ACEHSTANDAR.COM – Transparansi Internasional (TI) Indonesia bekerjasama dengan Gerakan Anti Korupsi (GeRAK) Aceh dan Sekolah Anti Korupsi Aceh (SAKA) melatih para pemuda Aceh terkait pemantauan atau pengawasan terhadap pengadaan barang dan jasa di pemerintahan.
Kepala SAKA, Mahmuddin mengatakan, kegiatan yang berlangsung selama tiga hari tersebut merupakan bagian dari konsolidasi organisasi masyarakat sipil dalam pemantauan pengadaan publik berbasis warga
“Kita perlu mengetahui proses terkait barang dan jasa ini, sehingga bisa kita memahami serta mengawasinya,” kata Mahmuddin, di Banda Aceh, Kamis (3/6/2021).
Mahmuddin menyampaikan, dalam masa pandemi Covid-19 ini banyak banyak persoalan pengadaan barang dan jasa di pemerintahan menimbulkan banyak masalah yang dapat merugikan keuangan negera.
“Salah satunya terkait bantuan sosial (Bansos) ini sudah banyak ditemukan masalah di berbagai daerah, dan masih banyak pengadaan lainnya. Karena itu kita harus terlibat,” ujarnya.
Sementara itu, Peneliti Transparansi Internasional (TI) Agus Sarwono mengatakan, pemantauan pengadaan barang dan jasa ini penting diketahui, apalagi dalam masa pandemi ini informasi mengenai hal tersebut sangat terbatas.
Agus menyampaikan, diskusi ini diperlukan karena menguatnya kekuasaan eksekutif dengan menggunakan metode anti demokratik. Adanya kemerosotan akuntabilitas publik tak terkecuali pada sektor pengadaan barang dan jasa. Terutama saat pandemi Covid-19 sehingga memperluas risiko korupsi.
“Untuk memperkuat pemberdayaan jaringan kelompok anak muda, perempuan dan kelompok rentan, ini menjadi kunci utama dalam mengurangi risiko korupsi pengadaan publik di daerah,” kata Agus.
Agus menuturkan, diskusi ini juga penting untuk menggali pengalaman dan organisasi masyarakat sipil dalam kegiatan antikorupsi di daerah. Terutama dalam pengawasan pengadaan.
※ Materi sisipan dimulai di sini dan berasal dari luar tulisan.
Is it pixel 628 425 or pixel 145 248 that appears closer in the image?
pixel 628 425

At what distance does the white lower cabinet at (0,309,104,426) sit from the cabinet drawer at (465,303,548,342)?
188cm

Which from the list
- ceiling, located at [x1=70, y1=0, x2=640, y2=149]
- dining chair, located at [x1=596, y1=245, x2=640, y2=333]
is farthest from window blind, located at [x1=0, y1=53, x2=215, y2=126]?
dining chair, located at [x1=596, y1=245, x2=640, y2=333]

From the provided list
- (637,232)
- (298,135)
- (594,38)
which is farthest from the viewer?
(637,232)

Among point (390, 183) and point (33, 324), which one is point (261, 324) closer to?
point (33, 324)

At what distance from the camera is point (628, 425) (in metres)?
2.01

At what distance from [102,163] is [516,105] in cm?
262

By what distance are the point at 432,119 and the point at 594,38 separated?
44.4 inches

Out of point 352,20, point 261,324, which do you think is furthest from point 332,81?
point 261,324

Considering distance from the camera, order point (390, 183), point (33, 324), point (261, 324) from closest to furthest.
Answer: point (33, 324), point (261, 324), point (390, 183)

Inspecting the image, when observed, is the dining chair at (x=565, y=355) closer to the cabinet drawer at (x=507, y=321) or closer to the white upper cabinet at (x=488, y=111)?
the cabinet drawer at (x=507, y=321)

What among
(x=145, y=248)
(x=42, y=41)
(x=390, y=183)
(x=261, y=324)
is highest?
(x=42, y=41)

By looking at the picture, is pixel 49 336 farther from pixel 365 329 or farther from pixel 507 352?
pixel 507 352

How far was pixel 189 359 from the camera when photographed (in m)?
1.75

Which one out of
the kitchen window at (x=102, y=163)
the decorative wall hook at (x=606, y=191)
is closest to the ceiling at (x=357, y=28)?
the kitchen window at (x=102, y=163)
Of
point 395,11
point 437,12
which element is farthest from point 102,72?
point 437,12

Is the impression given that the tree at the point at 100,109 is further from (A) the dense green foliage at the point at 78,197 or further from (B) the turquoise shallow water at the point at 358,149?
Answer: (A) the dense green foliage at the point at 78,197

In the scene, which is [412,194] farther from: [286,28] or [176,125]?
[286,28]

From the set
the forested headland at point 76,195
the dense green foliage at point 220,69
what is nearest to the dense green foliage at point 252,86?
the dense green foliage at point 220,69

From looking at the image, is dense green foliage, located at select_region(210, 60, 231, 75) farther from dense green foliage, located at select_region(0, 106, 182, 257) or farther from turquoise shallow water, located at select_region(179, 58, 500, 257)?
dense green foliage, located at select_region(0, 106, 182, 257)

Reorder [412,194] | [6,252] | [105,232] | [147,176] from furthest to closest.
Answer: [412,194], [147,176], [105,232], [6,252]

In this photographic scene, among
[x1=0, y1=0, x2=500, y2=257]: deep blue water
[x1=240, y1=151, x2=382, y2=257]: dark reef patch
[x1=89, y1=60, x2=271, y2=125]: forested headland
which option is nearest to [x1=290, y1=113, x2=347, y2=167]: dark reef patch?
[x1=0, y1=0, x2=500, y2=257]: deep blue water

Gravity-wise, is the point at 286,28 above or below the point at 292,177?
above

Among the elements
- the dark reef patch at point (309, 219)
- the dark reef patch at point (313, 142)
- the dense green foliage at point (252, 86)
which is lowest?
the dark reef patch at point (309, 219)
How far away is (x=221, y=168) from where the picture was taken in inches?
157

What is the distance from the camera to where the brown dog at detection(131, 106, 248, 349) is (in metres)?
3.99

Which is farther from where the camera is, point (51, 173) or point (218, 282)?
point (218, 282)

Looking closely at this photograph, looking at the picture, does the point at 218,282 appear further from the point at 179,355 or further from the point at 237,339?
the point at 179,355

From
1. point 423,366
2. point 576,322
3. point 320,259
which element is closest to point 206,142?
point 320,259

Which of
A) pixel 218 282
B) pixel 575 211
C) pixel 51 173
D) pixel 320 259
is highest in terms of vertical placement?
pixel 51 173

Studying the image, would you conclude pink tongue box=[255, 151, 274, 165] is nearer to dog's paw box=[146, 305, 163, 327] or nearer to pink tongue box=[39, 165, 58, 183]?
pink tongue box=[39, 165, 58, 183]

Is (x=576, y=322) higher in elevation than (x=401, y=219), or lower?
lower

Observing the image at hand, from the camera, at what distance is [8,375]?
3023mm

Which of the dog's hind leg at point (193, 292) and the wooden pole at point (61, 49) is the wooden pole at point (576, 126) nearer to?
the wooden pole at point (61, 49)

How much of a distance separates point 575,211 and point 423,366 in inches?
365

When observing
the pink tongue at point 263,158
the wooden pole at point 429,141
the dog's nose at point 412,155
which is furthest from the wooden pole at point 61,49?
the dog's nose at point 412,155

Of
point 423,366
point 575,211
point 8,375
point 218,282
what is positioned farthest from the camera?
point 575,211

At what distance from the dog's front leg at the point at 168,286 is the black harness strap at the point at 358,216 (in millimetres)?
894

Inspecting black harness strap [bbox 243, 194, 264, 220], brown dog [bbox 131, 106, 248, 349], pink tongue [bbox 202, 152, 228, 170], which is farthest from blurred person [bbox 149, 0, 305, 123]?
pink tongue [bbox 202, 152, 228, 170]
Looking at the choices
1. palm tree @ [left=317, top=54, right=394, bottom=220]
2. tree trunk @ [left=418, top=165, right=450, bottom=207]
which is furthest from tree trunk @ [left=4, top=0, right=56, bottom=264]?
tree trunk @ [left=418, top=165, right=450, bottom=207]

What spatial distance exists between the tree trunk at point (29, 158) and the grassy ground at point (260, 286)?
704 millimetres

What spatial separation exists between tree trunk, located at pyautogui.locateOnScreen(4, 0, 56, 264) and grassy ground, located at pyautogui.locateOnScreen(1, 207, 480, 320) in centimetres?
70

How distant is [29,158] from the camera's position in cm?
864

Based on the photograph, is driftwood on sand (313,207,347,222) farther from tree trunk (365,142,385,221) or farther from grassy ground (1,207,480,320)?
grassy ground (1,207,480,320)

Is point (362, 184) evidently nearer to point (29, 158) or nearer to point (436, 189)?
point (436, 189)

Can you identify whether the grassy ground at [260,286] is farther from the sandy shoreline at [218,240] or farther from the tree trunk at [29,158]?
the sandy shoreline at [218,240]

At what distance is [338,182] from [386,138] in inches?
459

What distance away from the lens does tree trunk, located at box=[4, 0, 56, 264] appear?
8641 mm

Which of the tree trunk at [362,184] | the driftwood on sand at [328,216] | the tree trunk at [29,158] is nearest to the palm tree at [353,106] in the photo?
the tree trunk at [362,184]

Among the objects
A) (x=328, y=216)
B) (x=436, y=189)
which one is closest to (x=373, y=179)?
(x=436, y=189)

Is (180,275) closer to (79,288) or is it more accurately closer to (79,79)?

“Sehingga, nantinya dapat mengumpulkan analisis strategi dan aksi tindak lanjut memperluas skema pengawasan publik terhadap pengadaan barang dan jasa pemerintah,” ucapnya.
Menurut Agus, jaringan antikorupsi yang dipimpin anak muda mampu secara independen meningkatkan partisipasi dalam advokasi penganggaran publik serta audit sosial pada proses pengadaan barang dan jasa.
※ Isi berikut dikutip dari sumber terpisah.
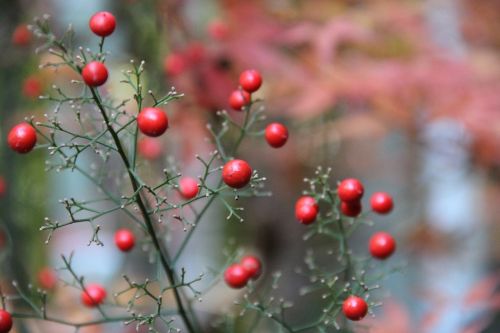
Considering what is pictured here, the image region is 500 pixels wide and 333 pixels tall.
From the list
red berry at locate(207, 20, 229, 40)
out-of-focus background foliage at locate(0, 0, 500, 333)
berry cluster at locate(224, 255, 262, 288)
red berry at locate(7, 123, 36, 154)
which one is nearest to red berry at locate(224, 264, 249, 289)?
berry cluster at locate(224, 255, 262, 288)

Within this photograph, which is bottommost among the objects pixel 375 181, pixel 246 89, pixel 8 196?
pixel 246 89

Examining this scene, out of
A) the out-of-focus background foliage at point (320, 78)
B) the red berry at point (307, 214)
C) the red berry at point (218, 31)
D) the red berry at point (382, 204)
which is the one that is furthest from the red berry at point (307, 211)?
the red berry at point (218, 31)

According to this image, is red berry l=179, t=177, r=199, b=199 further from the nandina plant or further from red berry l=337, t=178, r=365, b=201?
red berry l=337, t=178, r=365, b=201

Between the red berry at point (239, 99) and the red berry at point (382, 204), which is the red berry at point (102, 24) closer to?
the red berry at point (239, 99)

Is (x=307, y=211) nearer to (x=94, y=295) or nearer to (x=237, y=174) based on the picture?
(x=237, y=174)

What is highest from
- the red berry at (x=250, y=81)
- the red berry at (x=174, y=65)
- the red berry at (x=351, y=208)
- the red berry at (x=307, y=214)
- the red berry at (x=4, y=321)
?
the red berry at (x=174, y=65)

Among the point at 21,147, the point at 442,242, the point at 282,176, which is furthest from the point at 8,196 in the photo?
the point at 442,242

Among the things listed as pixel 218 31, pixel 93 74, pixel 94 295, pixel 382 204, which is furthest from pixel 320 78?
pixel 93 74

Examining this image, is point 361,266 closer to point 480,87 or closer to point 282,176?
point 480,87

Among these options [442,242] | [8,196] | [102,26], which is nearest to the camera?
[102,26]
Agus menambahkan, program yang dilaksanakan ini mampu bekerja terhadap beberapa output yang diharapkan yakni terbentuknya komite anak muda pemantau pengadaan barang dan jasa.
Kemudian, terselenggaranya forum konsultasi pengadaan barang dan jasa berbasis anak muda, tersusunnya policy paper tentang komite anak muda dan penguatan regulasi pengadaan barang dan jasa di daerah.
“Serta dapat menyusun laporan audit sosial tentang pelaksanaan pengadaan barang dan jasa lokal,” tutur Agus Sarwono.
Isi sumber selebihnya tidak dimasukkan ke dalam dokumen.